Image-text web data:
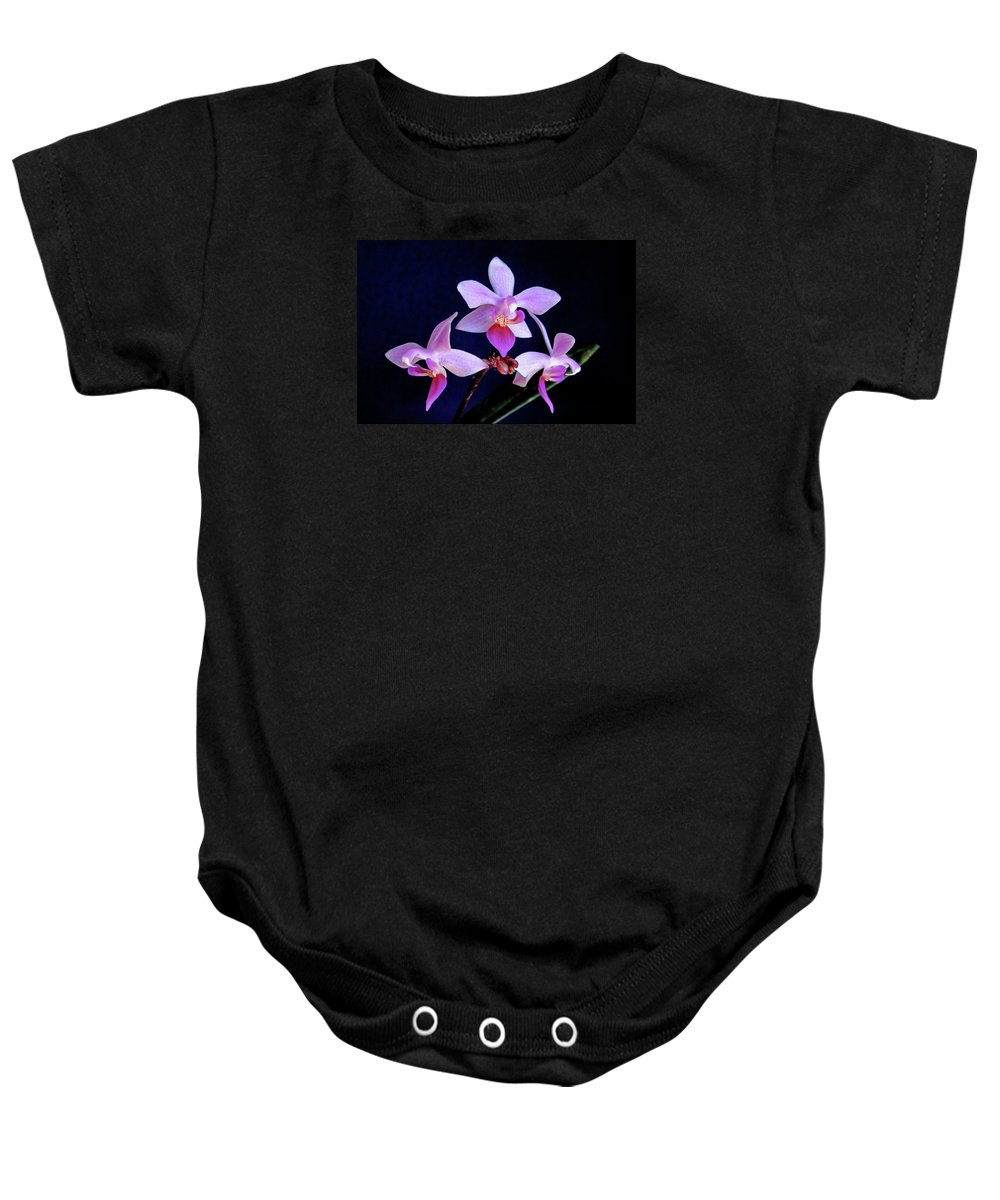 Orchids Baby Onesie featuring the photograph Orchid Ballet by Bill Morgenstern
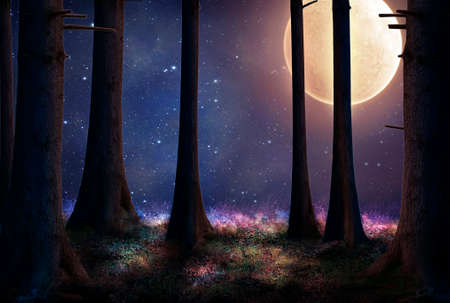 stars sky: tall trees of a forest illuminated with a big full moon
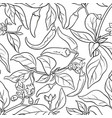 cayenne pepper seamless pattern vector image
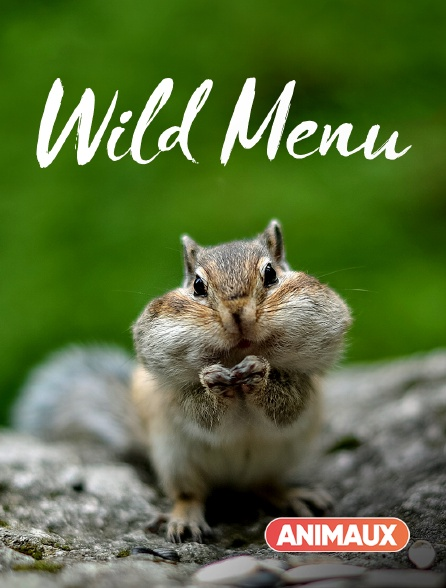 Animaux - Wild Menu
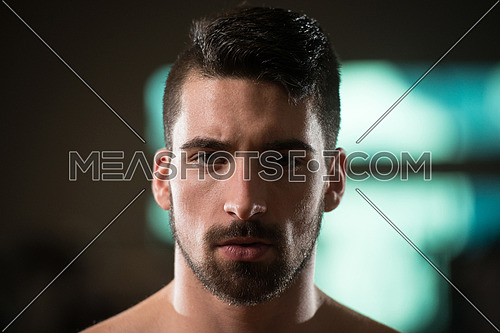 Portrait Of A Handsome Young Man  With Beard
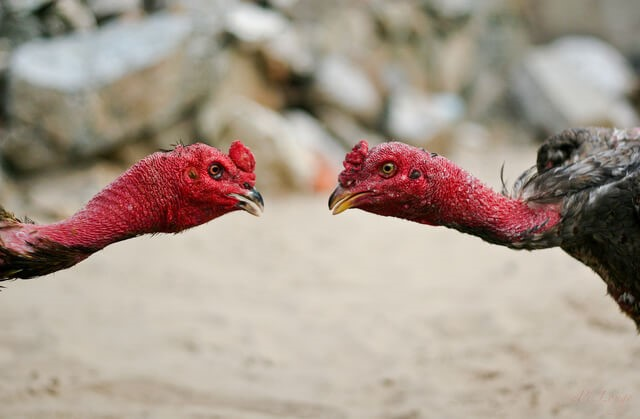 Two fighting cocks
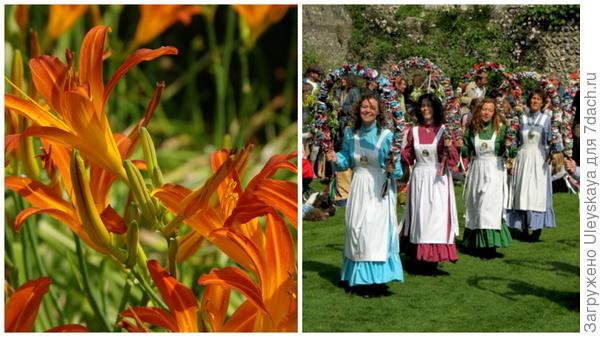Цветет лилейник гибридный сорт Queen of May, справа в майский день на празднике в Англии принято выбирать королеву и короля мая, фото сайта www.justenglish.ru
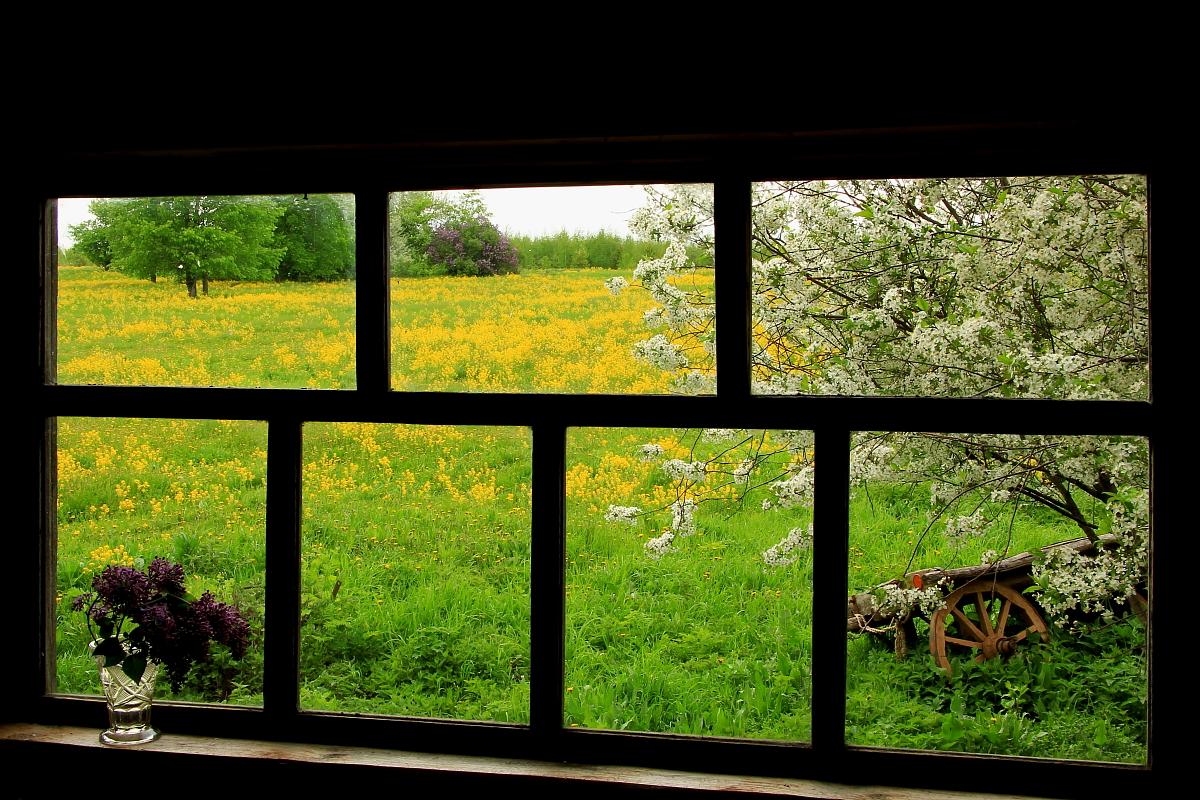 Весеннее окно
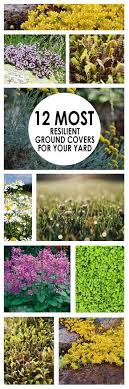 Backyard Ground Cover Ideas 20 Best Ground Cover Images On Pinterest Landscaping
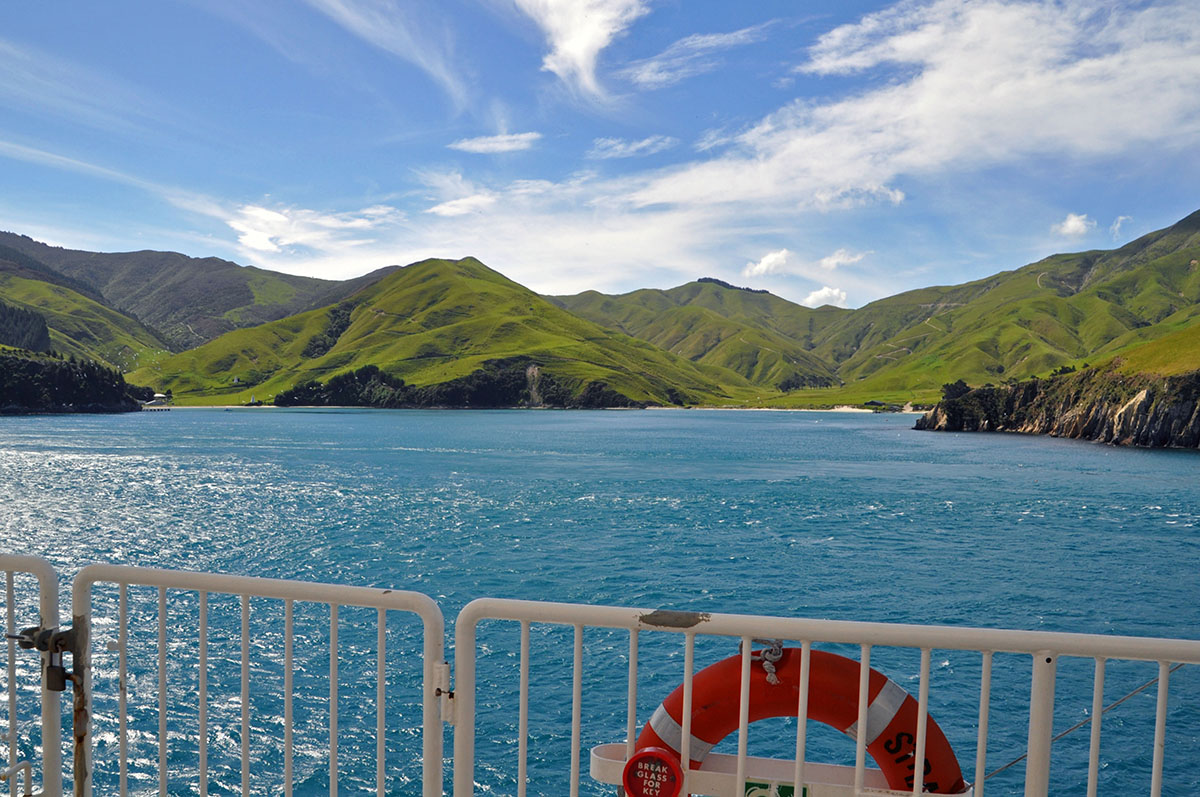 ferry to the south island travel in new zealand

EXERCISE BRIEF: Could you reproduce the data above exactly, without its pictures?

OUTPUT BELOW:
 Orchids Baby Onesie featuring the photograph Orchid Ballet by Bill Morgenstern
 stars sky: tall trees of a forest illuminated with a big full moon
 cayenne pepper seamless pattern vector image
 Animaux - Wild Menu
 Portrait Of A Handsome Young Man  With Beard
 Two fighting cocks
Цветет лилейник гибридный сорт Queen of May, справа в майский день на празднике в Англии принято выбирать королеву и короля мая, фото сайта www.justenglish.ru
 Весеннее окно
 Backyard Ground Cover Ideas 20 Best Ground Cover Images On Pinterest Landscaping
 ferry to the south island travel in new zealand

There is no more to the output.